In a surprising 2014 decision, the District Court for the Southern District of New York held that the Trust Indenture Act of 1939 (TIA) was violated by a debtor’s restructuring transaction that was permitted under, and involved no amendment to, the relevant indenture. In Marblegate Asset Management v. Education Management Corp., which we discussed in an 

earlier memo

, the district court interpreted Section 316(b) of the TIA to impose substantive limitations on out-of-court restructurings that harm bondholders’ practical ability to receive payment – not just their legal right to payment – unless all bondholders consent.

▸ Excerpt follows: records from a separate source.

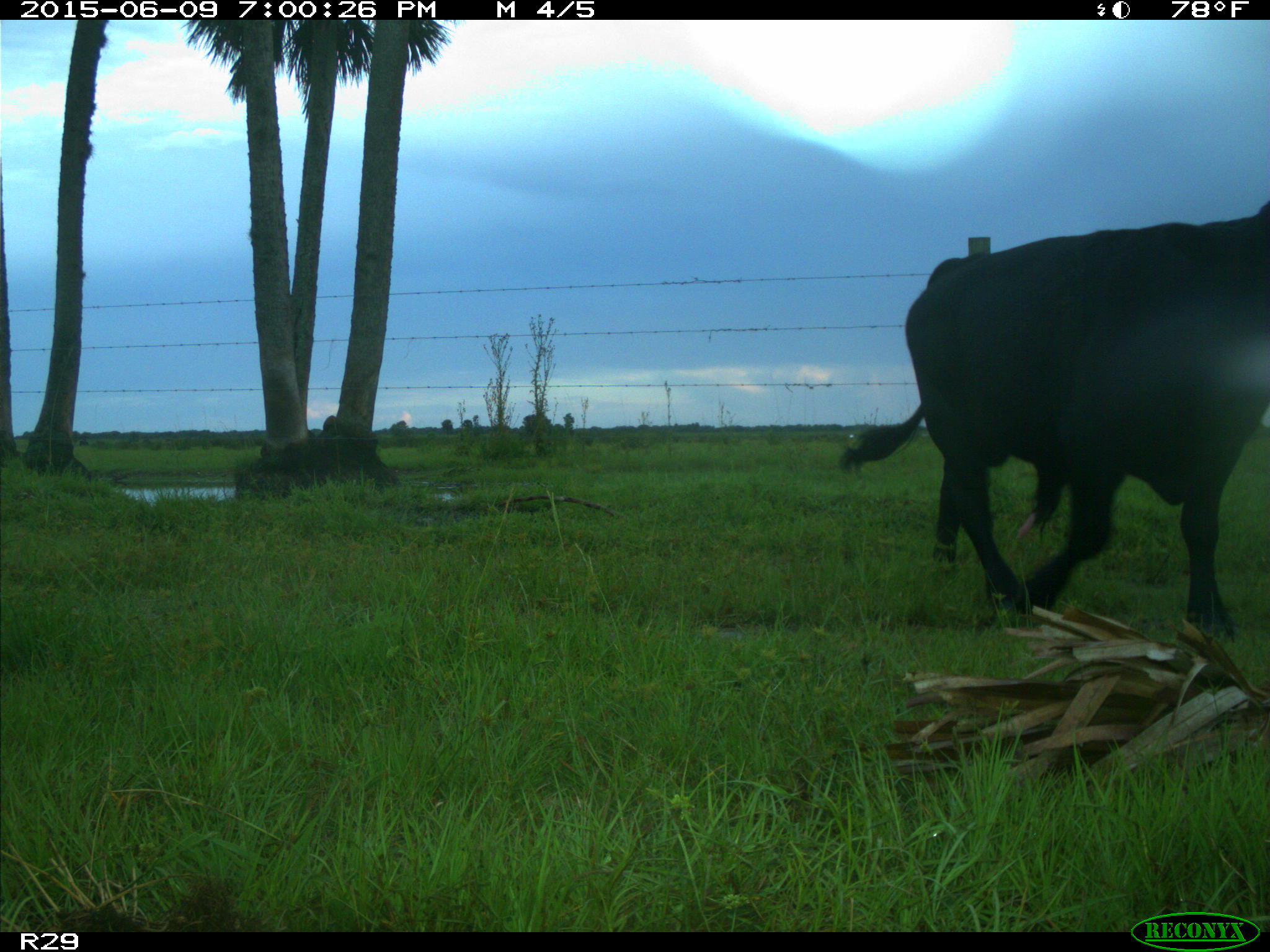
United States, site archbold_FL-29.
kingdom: Animalia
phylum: Chordata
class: Mammalia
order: Artiodactyla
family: Bovidae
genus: Bos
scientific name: Bos taurus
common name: domestic cow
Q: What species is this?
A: Bos taurus (domestic cow).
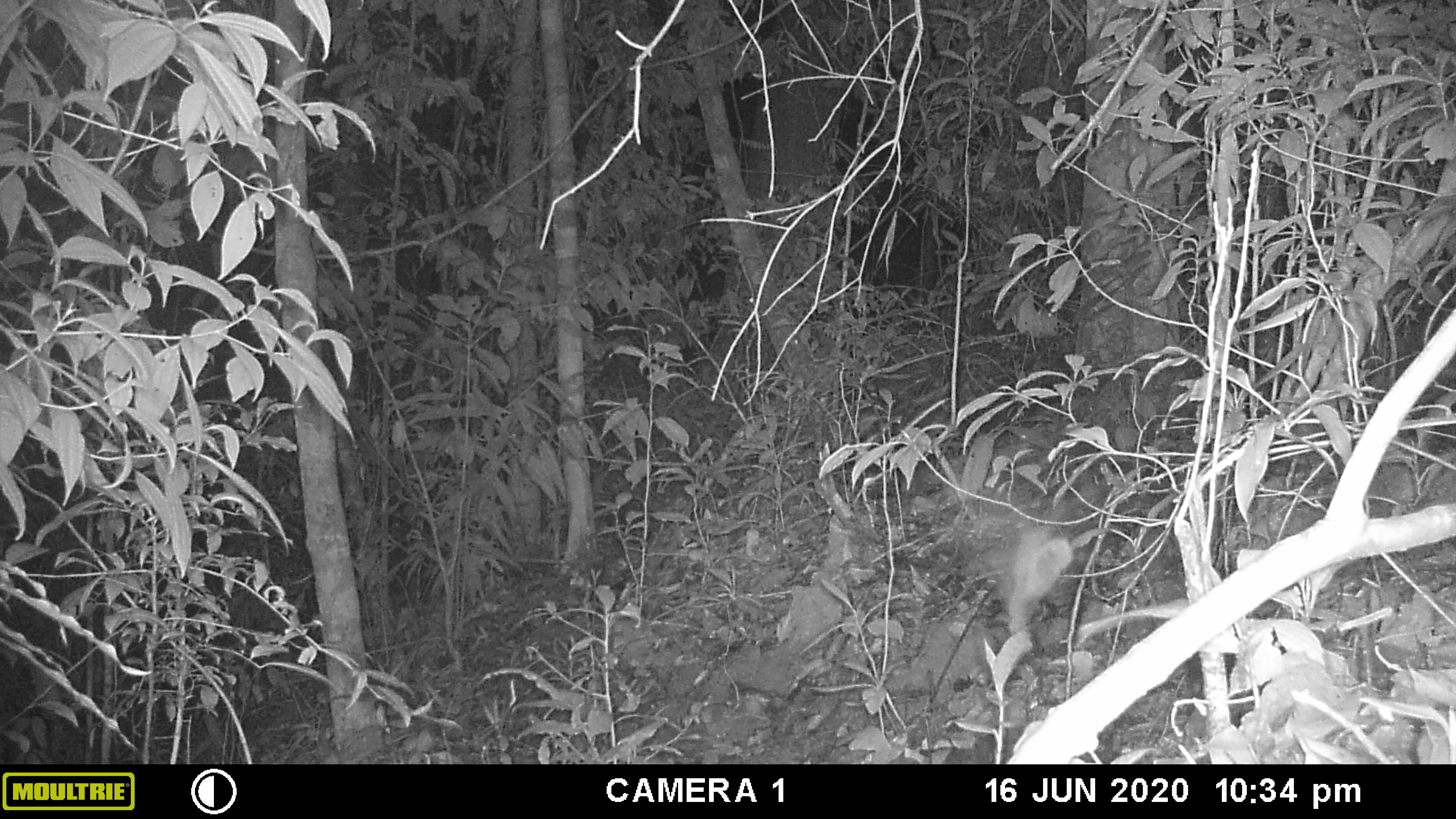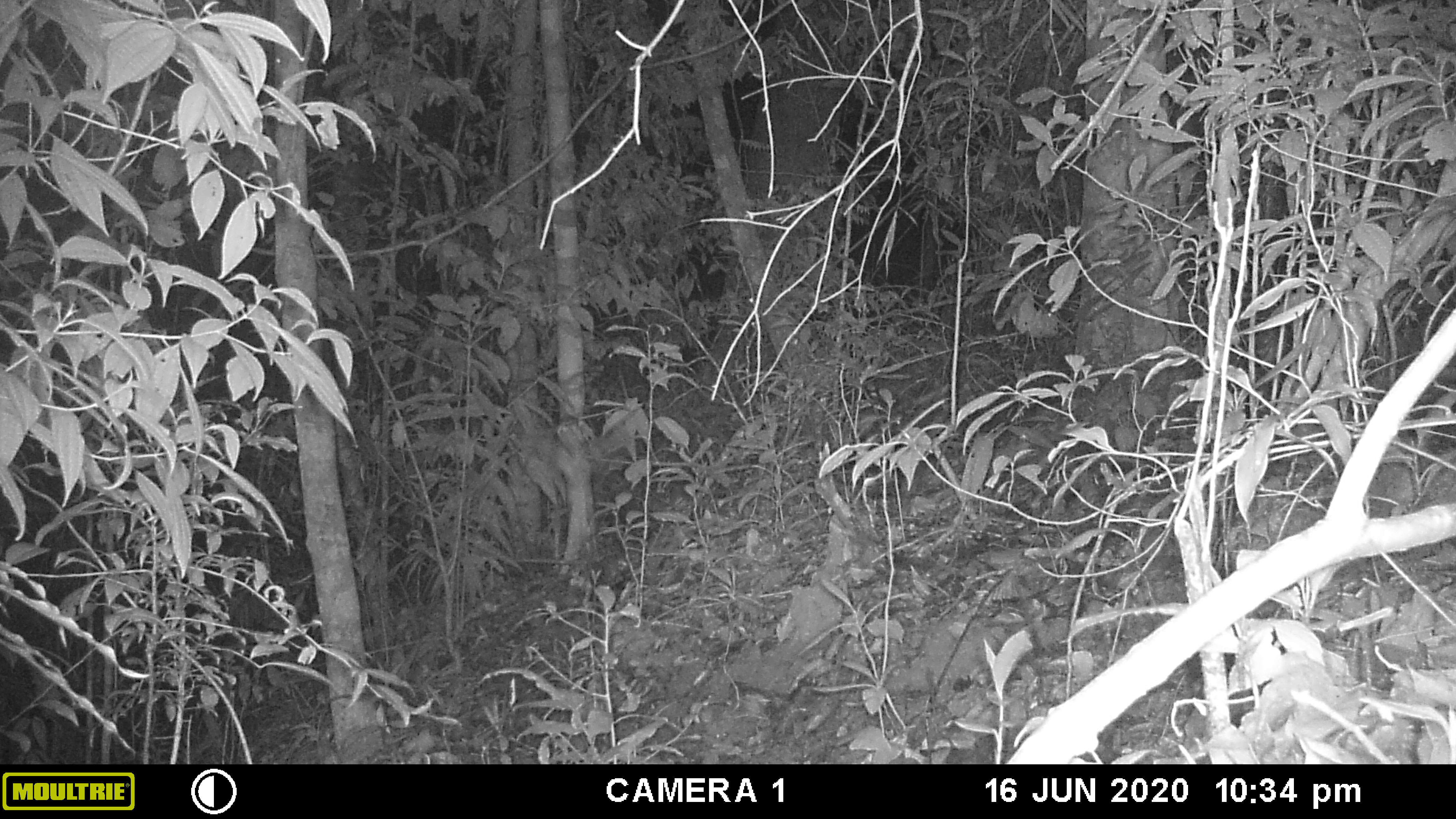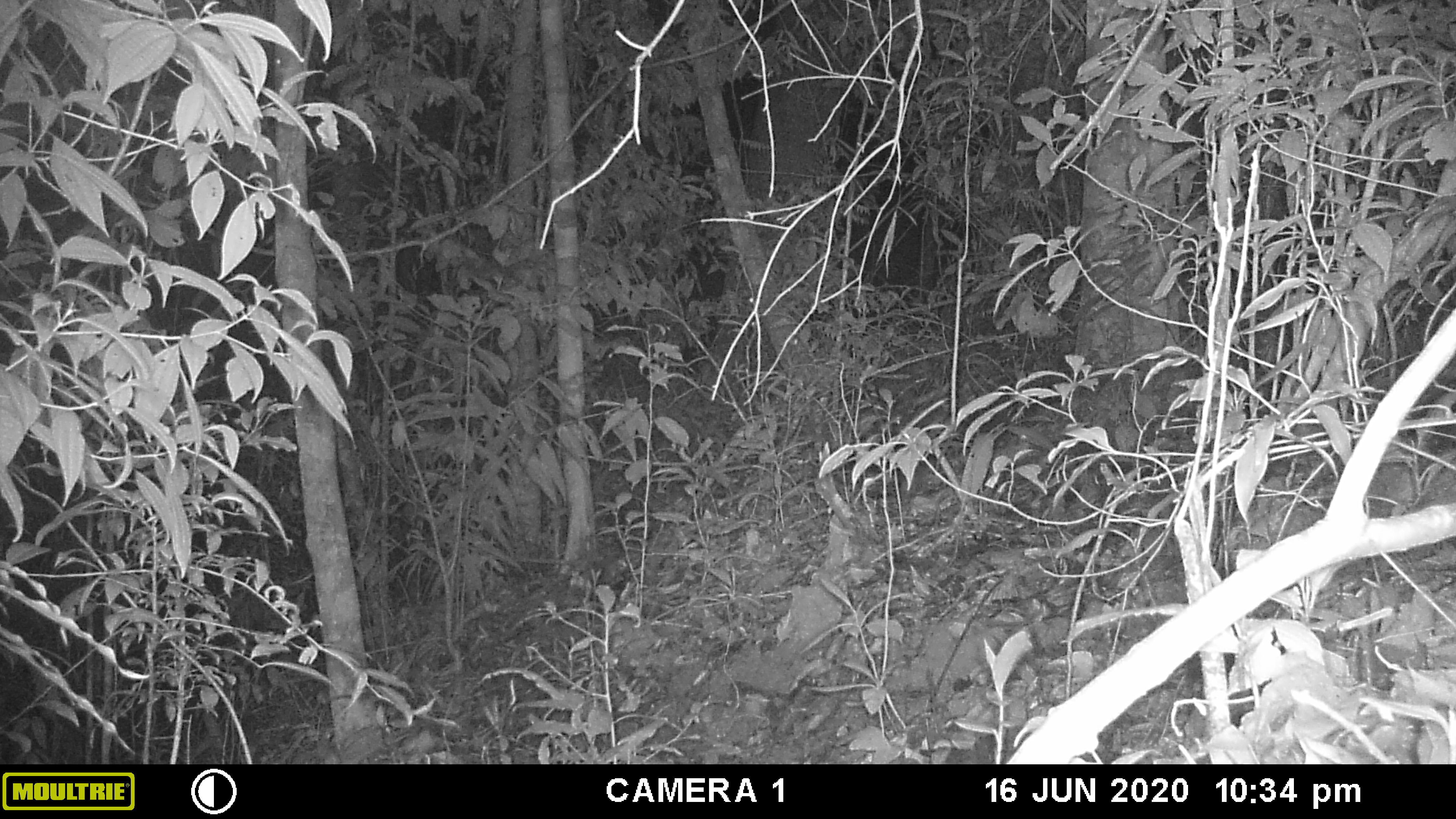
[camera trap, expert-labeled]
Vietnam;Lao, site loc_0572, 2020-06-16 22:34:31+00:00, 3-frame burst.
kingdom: Animalia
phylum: Arthropoda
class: Insecta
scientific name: Insecta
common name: insect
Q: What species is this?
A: Insect (Insecta).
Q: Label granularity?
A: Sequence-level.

A few weeks later another district judge in the Southern District issued a similar decision in Meehancombs Global Credit Opportunities Funds, LP v. Caesars Entertainment Corp., holding that a majority amendment to strip parent guarantees similarly deprived bondholders of their practical ability to recover payment, and thus required unanimity. More recently, in December 2016, a third district judge in the Southern District declined to extend the Marblegate and Caesars precedents, and held in Waxman v. Cliffs Natural Resources Inc. that an exchange offer, in the absence of any majority action through consent and in the absence of any asset stripping or guarantee releases, would not fit within the earlier decisions or implicate the TIA, as we discussed in a 

recent memo

.

Today, in a long-anticipated decision, the Second Circuit Court of Appeals overturned Marblegate. And, although silent on covenant and guarantee stripping, we believe the Marblegate decision tacitly overrules Caesars. To the relief of any company seeking to restructure its debt outside of bankruptcy, it appears that the Marblegate and Caesars era has come to a close.